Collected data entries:
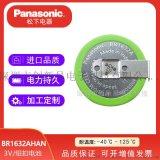 松下BR1632A/HAN耐高溫鋰錳鈕釦電池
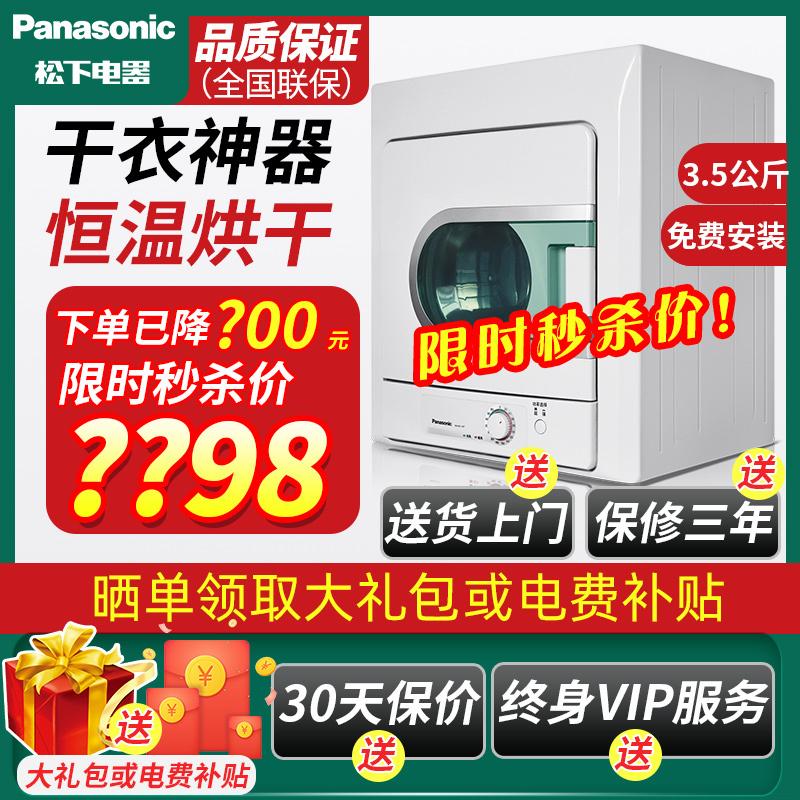 松下干衣机支架_松下(Panasonic)烘干机NH35-31T 松下(Panasonic) NH35-31T 3.5kg松下滚筒式 ...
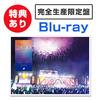 乃木坂46「4th YEAR BIRTHDAY LIVE」セブンイレブン神ってる?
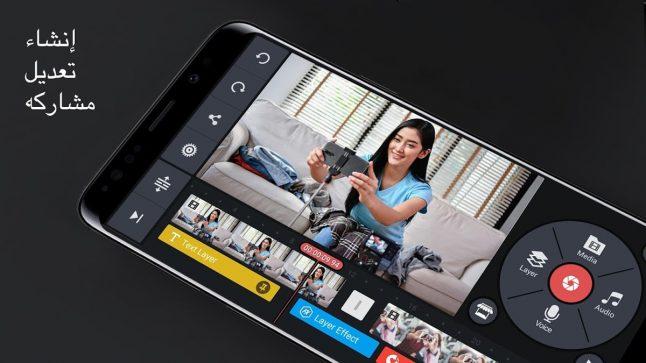 تحميل تطبيق كين ماستر 2020 KineMaster لتعديل الفيديوهات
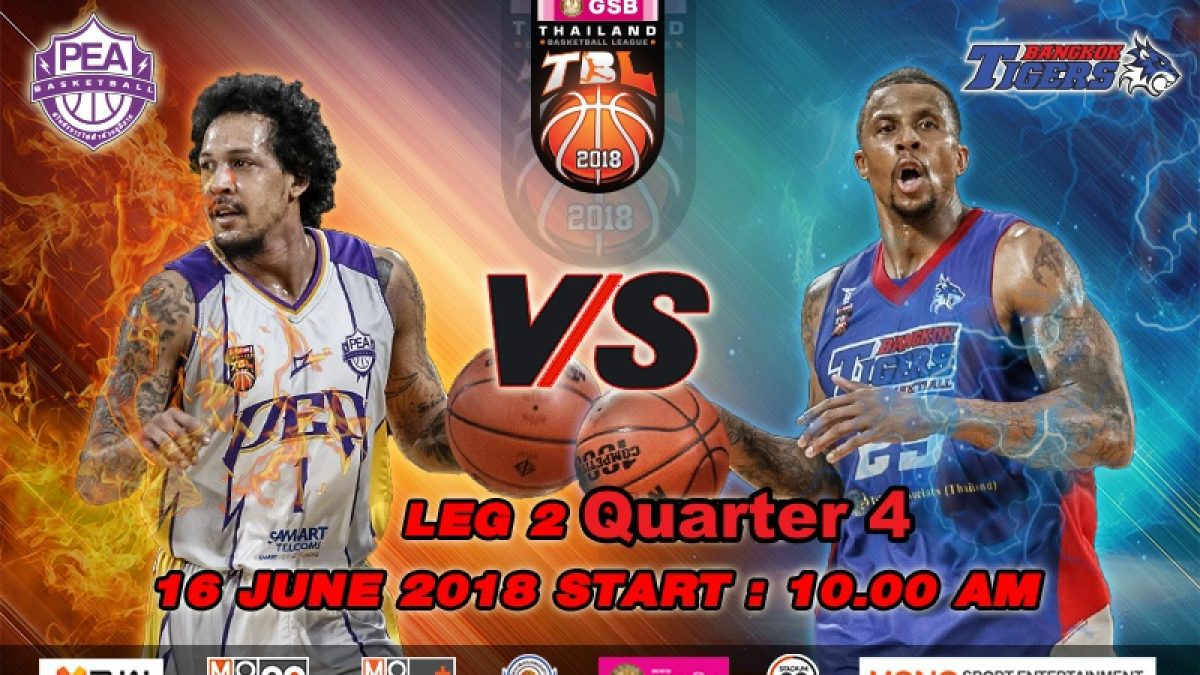 Q4 บาสเกตบอล GSB TBL2018 : Leg2 : PEA Basketball Club VS Bangkok Tigers Thunder  (16 June 2018)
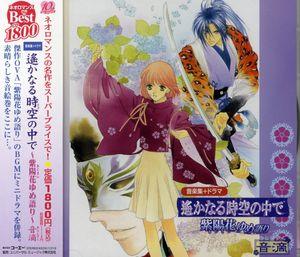 Harukanaru Toki No Naka de: Ajisai Yume Gatar (Original Soundtrack) [Import]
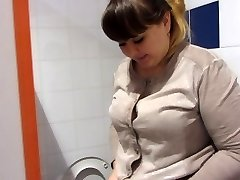 urinating in public restroom shopping mall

[Required work]:
What is needed is an exact copy of all the data, with no images in it.

[Solution to this exercise]:
 松下BR1632A/HAN耐高溫鋰錳鈕釦電池
 松下干衣机支架_松下(Panasonic)烘干机NH35-31T 松下(Panasonic) NH35-31T 3.5kg松下滚筒式 ...
 乃木坂46「4th YEAR BIRTHDAY LIVE」セブンイレブン神ってる?
 تحميل تطبيق كين ماستر 2020 KineMaster لتعديل الفيديوهات
 Q4 บาสเกตบอล GSB TBL2018 : Leg2 : PEA Basketball Club VS Bangkok Tigers Thunder  (16 June 2018)
 Harukanaru Toki No Naka de: Ajisai Yume Gatar (Original Soundtrack) [Import]
 urinating in public restroom shopping mall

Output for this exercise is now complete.